─── DATA SECTION

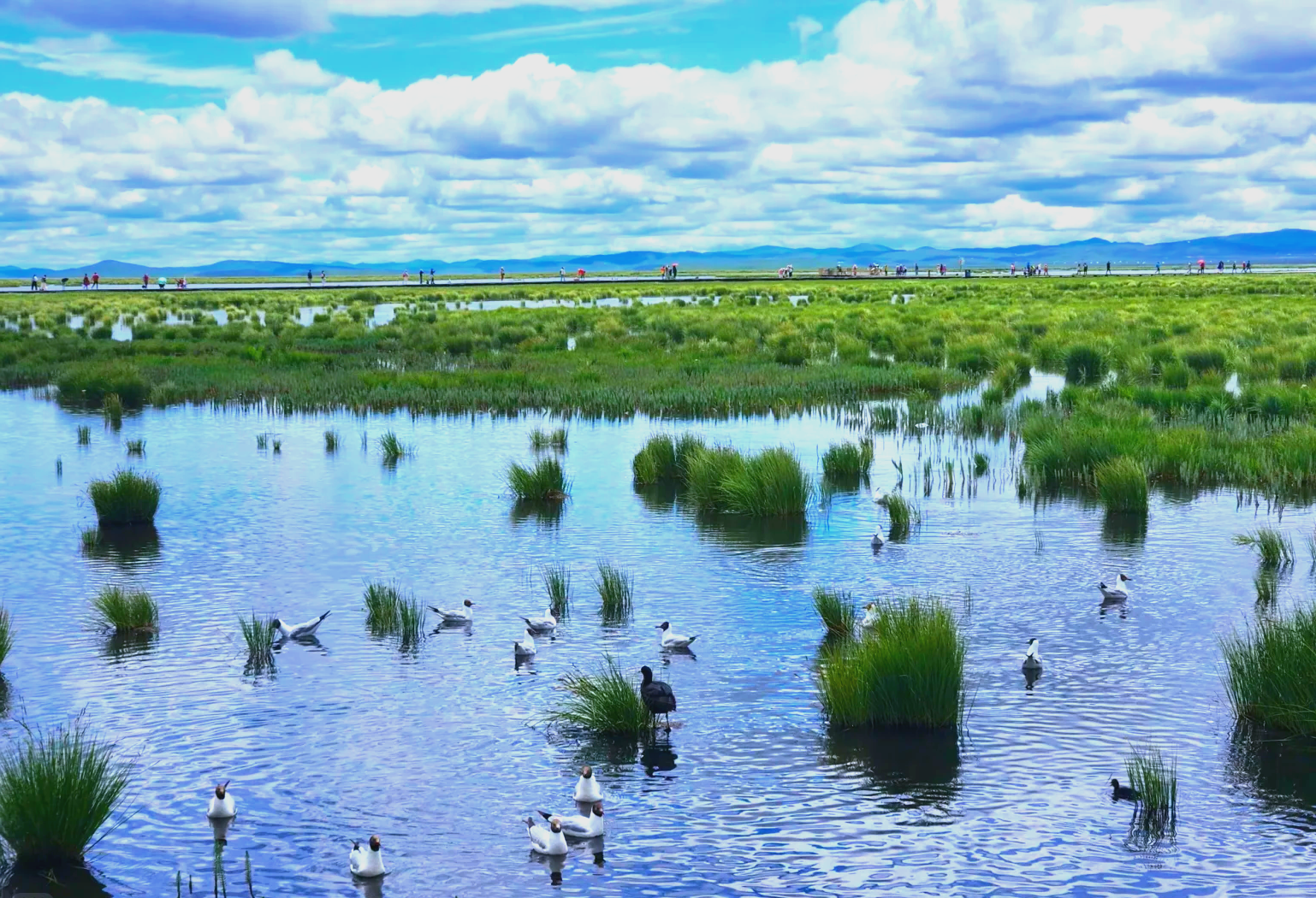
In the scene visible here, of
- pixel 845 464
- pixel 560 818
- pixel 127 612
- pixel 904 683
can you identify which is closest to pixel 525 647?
pixel 904 683

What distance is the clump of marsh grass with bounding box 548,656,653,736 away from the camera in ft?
40.2

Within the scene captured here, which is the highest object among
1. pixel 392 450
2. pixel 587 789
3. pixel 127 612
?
pixel 392 450

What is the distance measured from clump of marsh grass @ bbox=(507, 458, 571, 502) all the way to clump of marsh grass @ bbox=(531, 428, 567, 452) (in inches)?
195

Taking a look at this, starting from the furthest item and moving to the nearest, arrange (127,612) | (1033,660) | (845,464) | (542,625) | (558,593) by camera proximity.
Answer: (845,464)
(558,593)
(127,612)
(542,625)
(1033,660)

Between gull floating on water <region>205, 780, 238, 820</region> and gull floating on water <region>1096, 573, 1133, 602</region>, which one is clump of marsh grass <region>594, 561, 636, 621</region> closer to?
gull floating on water <region>1096, 573, 1133, 602</region>

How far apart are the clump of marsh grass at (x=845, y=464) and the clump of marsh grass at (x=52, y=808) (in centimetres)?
1689

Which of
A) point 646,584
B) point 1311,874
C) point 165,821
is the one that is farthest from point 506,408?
point 1311,874

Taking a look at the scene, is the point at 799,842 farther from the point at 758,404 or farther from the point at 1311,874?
the point at 758,404

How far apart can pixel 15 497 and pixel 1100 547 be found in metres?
17.9

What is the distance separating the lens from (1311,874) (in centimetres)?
943

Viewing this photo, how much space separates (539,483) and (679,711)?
1118cm

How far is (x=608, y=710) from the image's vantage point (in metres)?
12.3

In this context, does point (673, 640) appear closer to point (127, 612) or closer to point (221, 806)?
point (221, 806)

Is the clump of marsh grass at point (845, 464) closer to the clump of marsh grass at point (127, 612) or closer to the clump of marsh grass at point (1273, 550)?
the clump of marsh grass at point (1273, 550)
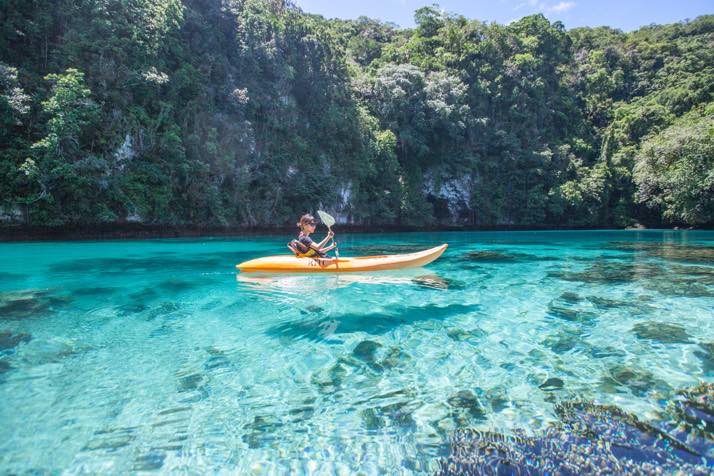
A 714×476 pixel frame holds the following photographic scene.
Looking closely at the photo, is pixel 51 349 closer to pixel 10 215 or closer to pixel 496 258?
pixel 496 258

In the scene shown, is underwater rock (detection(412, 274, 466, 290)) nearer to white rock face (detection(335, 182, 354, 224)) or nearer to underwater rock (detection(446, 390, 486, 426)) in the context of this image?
underwater rock (detection(446, 390, 486, 426))

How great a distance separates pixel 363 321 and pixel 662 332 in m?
3.19

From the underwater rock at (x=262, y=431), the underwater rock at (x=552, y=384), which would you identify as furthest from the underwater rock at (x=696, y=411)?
the underwater rock at (x=262, y=431)

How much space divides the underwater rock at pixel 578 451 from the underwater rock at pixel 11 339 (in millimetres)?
4065

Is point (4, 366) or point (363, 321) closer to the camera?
point (4, 366)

──────

| STATED EXERCISE |
Arrange the stretch from the line containing "How much space divides" through the end of the lines above as a two-column CSV with the columns input and output. Give one row for each line, with its text and its answer each in one quoted field and line breaks turned into spaces.

| OUTPUT OF THE EXERCISE |
input,output
"How much space divides the underwater rock at pixel 578 451 from the underwater rock at pixel 11 339 (in millimetres)?","4065"
"Is point (4, 366) or point (363, 321) closer to the camera?","point (4, 366)"